▸ Exercise prompt:
Below are some records. Retype exactly the lines from the one containing "Full-length studio portrait" through the one containing "Philadelphia Eagles' Nate", both included, skipping every picture.

▸ Records to use:
+++
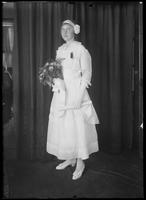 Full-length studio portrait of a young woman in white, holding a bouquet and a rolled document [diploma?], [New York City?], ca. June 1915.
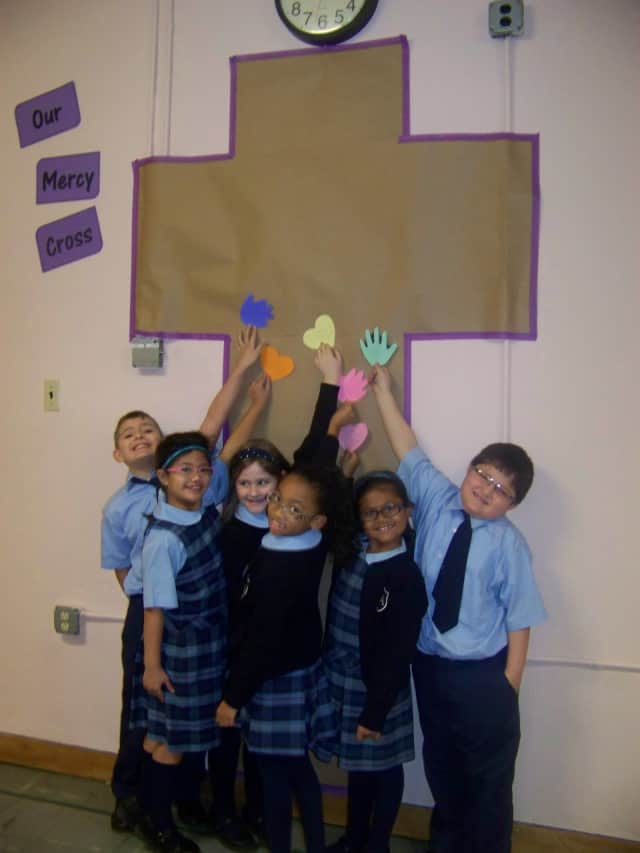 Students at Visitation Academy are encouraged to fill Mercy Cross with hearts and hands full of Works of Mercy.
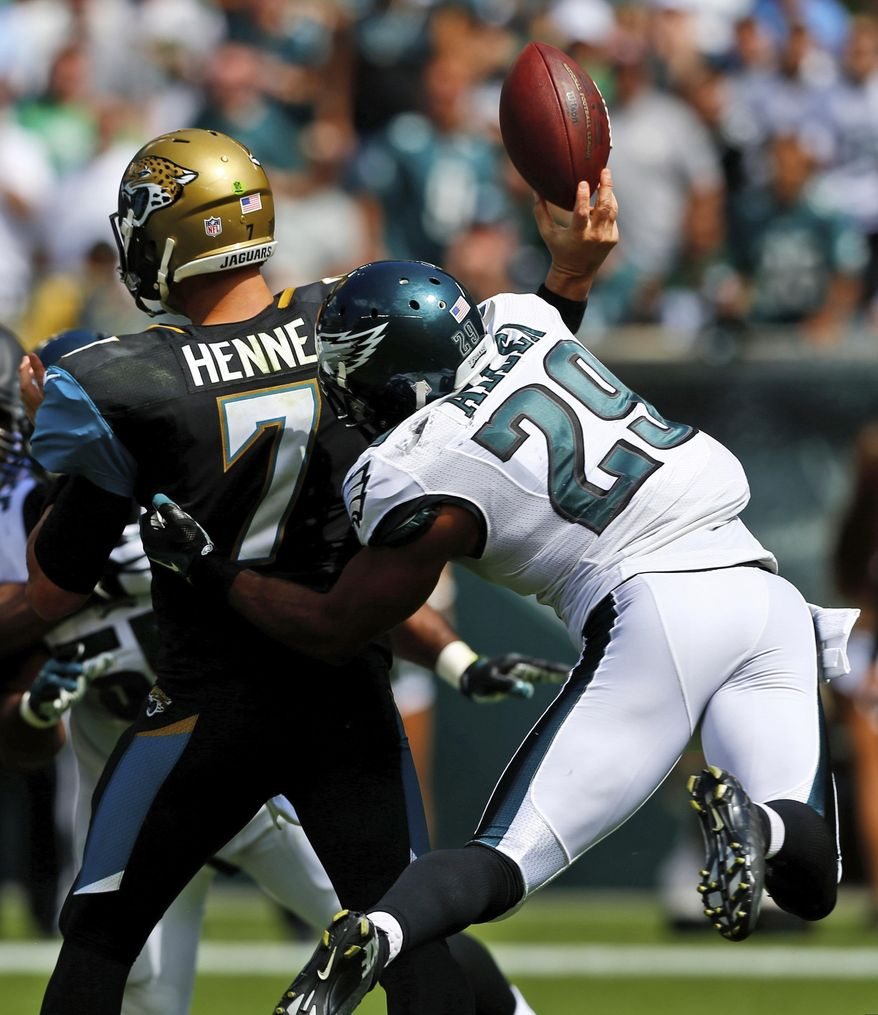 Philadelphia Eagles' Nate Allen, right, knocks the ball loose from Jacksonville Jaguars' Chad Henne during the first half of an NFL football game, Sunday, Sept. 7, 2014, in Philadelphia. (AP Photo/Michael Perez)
+++
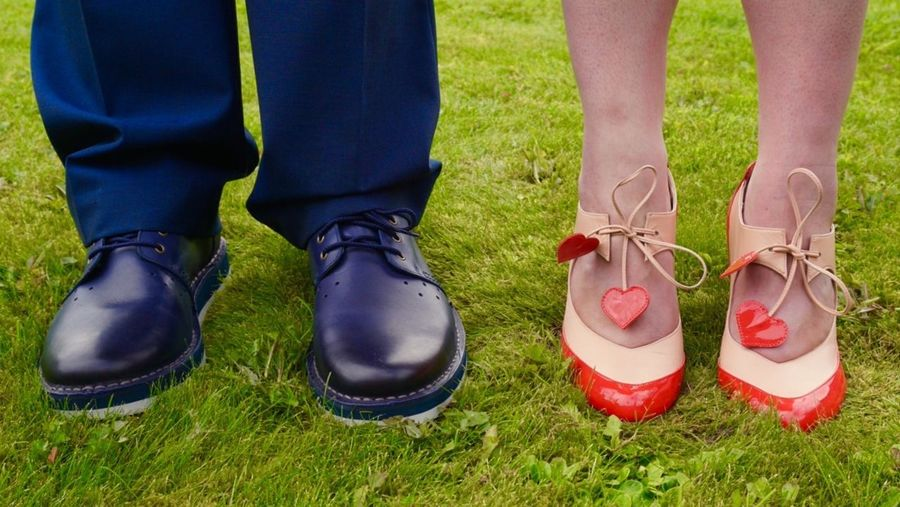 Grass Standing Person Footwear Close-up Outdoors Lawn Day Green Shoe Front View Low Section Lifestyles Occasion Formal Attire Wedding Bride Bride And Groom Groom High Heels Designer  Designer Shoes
+++
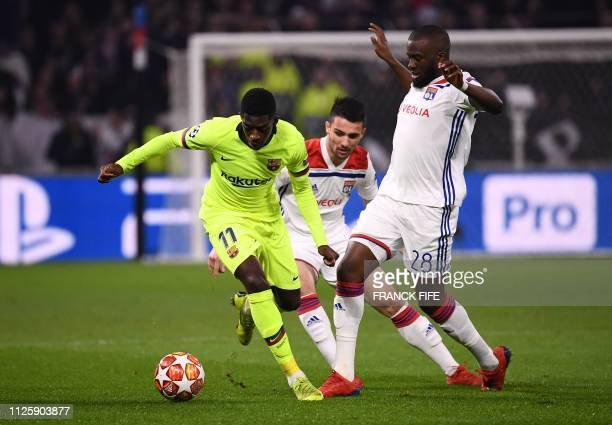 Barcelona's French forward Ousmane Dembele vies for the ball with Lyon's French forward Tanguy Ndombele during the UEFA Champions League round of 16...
+++
▸ Answer area:
 Full-length studio portrait of a young woman in white, holding a bouquet and a rolled document [diploma?], [New York City?], ca. June 1915.
 Students at Visitation Academy are encouraged to fill Mercy Cross with hearts and hands full of Works of Mercy.
 Philadelphia Eagles' Nate Allen, right, knocks the ball loose from Jacksonville Jaguars' Chad Henne during the first half of an NFL football game, Sunday, Sept. 7, 2014, in Philadelphia. (AP Photo/Michael Perez)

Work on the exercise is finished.